Skin ulcers and other forms of non-healing wound are a major problem for the elderly. Chronic inflammation, the presence of senescent cells, decline in stem cell function, and other features of aging conspire to degrade regenerative capacity. First generation stem cell therapies have shown some utility in promoting regeneration in older individuals, but it appears that benefits are near entirely mediated by the signals delivered by transplanted cells in the short period of time before they die. Thus, why not just deliver the signals, and skip the cells? This is an easier task from a logistical point of view.
As it turns out, a sizable fraction of signals carried between cells are transported within extracellular vesicles such as exosomes. These are small membrane-wrapped packages containing a highly varied mix of proteins that is yet to be catalogued in any extensive and reliable way. Harvesting exosomes from a cell culture and then delivering them to a patient is a very viable form of therapy, however, with far fewer attendant challenges than delivering cells. In the past few years, researchers have demonstrated benefits in numerous animal studies.
Today's open access paper is interesting for the effect on senescent cells noted when exosomes are delivered to ulcers in mice. These wounds exhibit significant numbers of senescent cells, and it might be presumed that these cells are disruptive to the healing process. Normally, in young animals, senescent cells are created during the healing process, but are quickly destroyed after delivering pro-growth signals that help to coordinate regeneration. When they linger, however, they instead generate chronic inflammation and interfere in other ways with regenerative processes. After delivery of exosomes, however, there are fewer senescent cells and improved regeneration. Is this reduction in senescent cells because the exosomes cause them to self-destruct, or because they help the immune system to destroy them? That is a question for further research, but it is most interesting to see that we might consider delivery of exosomes from embryonic stem cells to be a senolytic therapy to some degree.
Aging is an inevitable biological process. Senescent cells accumulating in various tissues during aging contribute to organismal aging and disrupt wound healing after injury. Pressure ulcer wounds, particularly for elderly populations, have been reported to heal poorly, because of aging-related changes in skin tissue. Stem cells, holding great therapeutic promise for various aging-related disorders, have been demonstrated to accelerate wound healing in aged mice, though the underlying mechanisms remain unclear. And, whether stem cell-derived exosomes could promote wound healing in aged individuals is barely reported. In this study, exosomes from human embryonic stem cells (ESC-Exos) were locally applied to treat pressure ulcer wounds in an aged mice model induced by D-gal treatment. We found that chronic ESC-Exos treatment effectively rejuvenate endothelial cell senescence and promote angiogenesis, enhancing wound healing.

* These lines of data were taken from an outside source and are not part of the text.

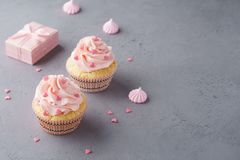 Pink cupcakes with heart shaped candy for Valentines Day. Pink cupcakes with heart shaped candy and gift box for Valentines Day or wedding stock image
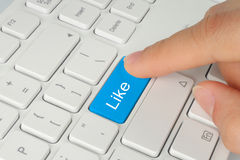 Hand pushing blue like button. On keyboard close-up stock photography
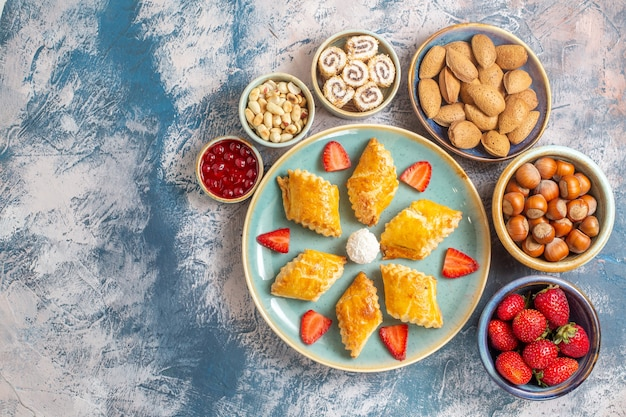Vista superior de bolos doces deliciosos com frutas e nozes na mesa azul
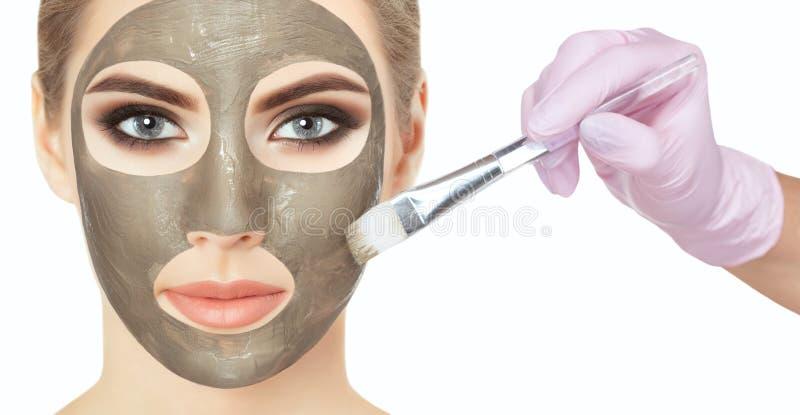 Een mooie vrouw maakt een antirimpelmasker op haar gezicht, houdt zij een katoenen bloem in haar handen stock foto's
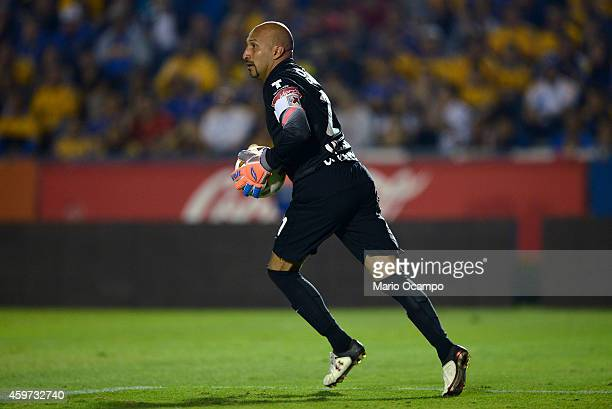 Oscar 'Conejo' Perez goalkeeper of Pachuca handles the ball during a quarterfinal second leg match between Tigres UANL and Pachuca as part of the...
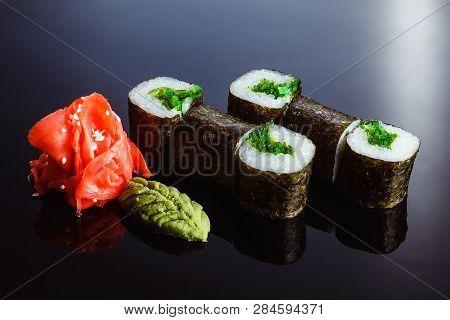 Sushi Rolls Maki With Chuk Algae On A Black Background. Traditional Japanese Cuisine (close)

Angiogenesis, the process by which new blood vessels are formed, plays vital roles in wound healing. We have previously reported that the underlying mechanisms of tissue recovery after exosome treatment partly involve exosome-mediated pro-angiogenesis effects, including cutaneous wound healing, ischemic hindlimb injury repair, and bone regeneration. Vascular endothelial cells are major effector cells in the angiogenic process of pressure ulcer healing; aging-related endothelial dysfunction and impaired angiogenesis likely contribute to delayed wound healing in the elderly. And applying anti-aging agents to wound beds could rejuvenate cutaneous cell viability, promote neo-vascularization, and enhance wound healing in aged skin. Thus, rejuvenating endothelial senescent cells and reversing aging-associated angiogenic dysfunction seem to comprise a promising therapeutic approach for wound healing in aged individuals.
In our study, we found that the number of senescent endothelial cells at wound beds was significantly reduced after chronic application of ESC-Exos. Also, D-gal-induced senescence in HUVECs was used to evaluate the rejuvenative effects of ESC-Exos in vitro; we found that endothelial senescence is correlated with a decrease in endothelial function (e.g., proliferative, migrative, and tube formation capacities), which is in accordance with the results of previous research. Moreover, chronic ESC-Exos treatment could reduce the aging hallmarks and recover the compromised function. Thus, the therapeutic effects of ESC-Exos on pressure ulcer healing in aged skin may be mainly attributed to their function in rejuvenating endothelial senescent cells and recovering angiogenic function.